ОТРЫВОК.
72  

Франц.

11.02.1913

Любимая, уже опять так поздно; ничего не создавая, я все еще по старой привычке бодрствую, словно в ожидании благодатного дождя, который непременно должен пролиться с небес.

Только Ты мне описала нашу встречу в Берлине, как я тут же увидел ее во сне. Много всего приснилось, но ничего отчетливого я уже не помню, только некое чувство, смесь скорби и счастья, во мне от этого сна до сих пор живет. Мы гуляли по улице, местность странно напоминала пражский старый город, было шесть вечера или чуть позже (возможно, кстати, это действительное время сна), мы шли не под руку, но при этом ближе друг к другу, чем даже когда под руку идешь. Бог Ты мой, как же тяжело описать на бумаге изобретение, которое я придумал, чтобы идти не под руку, не бросаясь всем в глаза, и вместе с тем совсем рядом; когда мы с Тобой шли по Грабену, помнишь, я мог бы Тебе показать, но мы тогда об этом не думали. Ты торопилась в отель, а я плелся в двух шагах от Тебя по краю тротуара. Ну как же мне Тебе описать, как мы во сне с Тобой гуляли! Короче, когда люди идут под руку, руки их соприкасаются только в двух местах и каждая сохраняет самостоятельность, наши же руки соприкасались от плеч до запястий по всей длине. Но погоди, я сейчас Тебе нарисую.[34] Под руку – это вот так. А мы шли вот так. Ну, как Тебе нравятся мои рисунки? Знаешь, когда-то я был великим рисовальщиком, но потом в школе нас обучала рисованию очень плохая художница и начисто загубила мой талант. Но погоди, я скоро вышлю Тебе несколько своих старых рисунков, чтобы Тебе было над чем посмеяться. Рисунки эти в свое время, уже много лет назад, доставляли мне удовлетворение, как мало что в жизни.

Вопросы по изображённым сценам
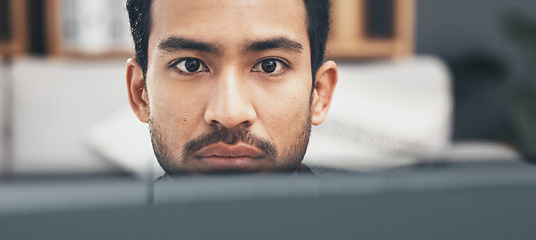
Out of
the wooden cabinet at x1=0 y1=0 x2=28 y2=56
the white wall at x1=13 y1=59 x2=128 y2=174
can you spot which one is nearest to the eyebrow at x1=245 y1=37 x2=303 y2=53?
the white wall at x1=13 y1=59 x2=128 y2=174

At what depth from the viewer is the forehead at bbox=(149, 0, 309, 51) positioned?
0.26ft

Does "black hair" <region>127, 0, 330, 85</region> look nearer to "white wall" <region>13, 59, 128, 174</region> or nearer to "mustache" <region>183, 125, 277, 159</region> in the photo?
"mustache" <region>183, 125, 277, 159</region>

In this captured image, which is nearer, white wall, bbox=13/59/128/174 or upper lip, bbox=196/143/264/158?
upper lip, bbox=196/143/264/158

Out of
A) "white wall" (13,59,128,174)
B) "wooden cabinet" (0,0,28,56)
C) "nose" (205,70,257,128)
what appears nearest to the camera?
"nose" (205,70,257,128)

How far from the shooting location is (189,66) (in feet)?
0.26

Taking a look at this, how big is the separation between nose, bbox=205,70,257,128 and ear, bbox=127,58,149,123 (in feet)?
0.05

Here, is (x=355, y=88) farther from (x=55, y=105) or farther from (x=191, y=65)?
(x=55, y=105)

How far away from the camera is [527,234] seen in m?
0.15

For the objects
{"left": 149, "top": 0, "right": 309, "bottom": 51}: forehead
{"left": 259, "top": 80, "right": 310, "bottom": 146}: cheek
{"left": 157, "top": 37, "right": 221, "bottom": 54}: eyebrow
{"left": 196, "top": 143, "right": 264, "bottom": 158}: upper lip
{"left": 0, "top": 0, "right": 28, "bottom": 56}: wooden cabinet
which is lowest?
{"left": 196, "top": 143, "right": 264, "bottom": 158}: upper lip

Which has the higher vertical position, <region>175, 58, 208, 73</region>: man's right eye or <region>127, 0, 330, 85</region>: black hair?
<region>127, 0, 330, 85</region>: black hair

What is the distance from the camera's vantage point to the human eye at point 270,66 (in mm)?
81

ФОРМУЛИРОВКА ЗАДАНИЯ.
Процитируйте из письма фрагмент, начинающийся словами «Любимая, уже опять» и заканчивающийся словами «пролиться с небес.».

ПИСЬМЕННЫЙ ОТВЕТ.
Любимая, уже опять так поздно; ничего не создавая, я все еще по старой привычке бодрствую, словно в ожидании благодатного дождя, который непременно должен пролиться с небес.